WHAT YOU HAVE TO DO | Copy the lines below word for word, leaving out the pictures.

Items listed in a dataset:
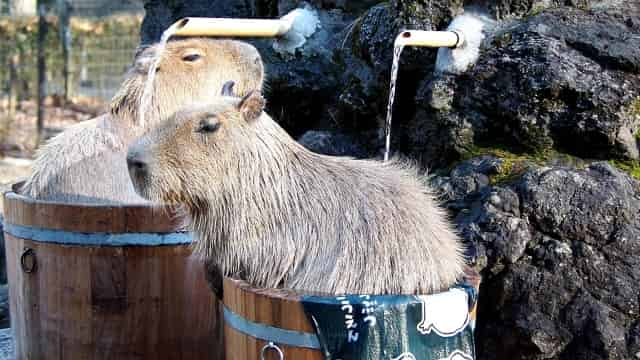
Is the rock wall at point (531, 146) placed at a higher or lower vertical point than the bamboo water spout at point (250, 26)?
lower

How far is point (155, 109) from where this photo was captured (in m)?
2.75

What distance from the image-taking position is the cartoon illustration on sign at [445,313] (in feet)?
6.36

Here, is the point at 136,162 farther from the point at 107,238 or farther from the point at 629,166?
the point at 629,166

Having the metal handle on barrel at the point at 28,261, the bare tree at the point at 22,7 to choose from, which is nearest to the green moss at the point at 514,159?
the metal handle on barrel at the point at 28,261

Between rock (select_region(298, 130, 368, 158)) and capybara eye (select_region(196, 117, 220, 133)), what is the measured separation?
1181 millimetres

TASK OUTPUT |
Is the rock wall at point (531, 146) placed at a higher or lower vertical point than the bamboo water spout at point (250, 26)?
lower

How far is point (155, 109) from where this photo was captured (in m)?
2.75

What distance from the image-taking position is the cartoon illustration on sign at [445,313] (in feet)?
6.36

Here, is the point at 136,162 farther from the point at 107,238 or farther from the point at 629,166?
the point at 629,166

Having the metal handle on barrel at the point at 28,261, the bare tree at the point at 22,7 to choose from, which is nearest to the green moss at the point at 514,159?
the metal handle on barrel at the point at 28,261

Between rock (select_region(298, 130, 368, 158)) and capybara eye (select_region(196, 117, 220, 133)), what is the measured separation?
1181 millimetres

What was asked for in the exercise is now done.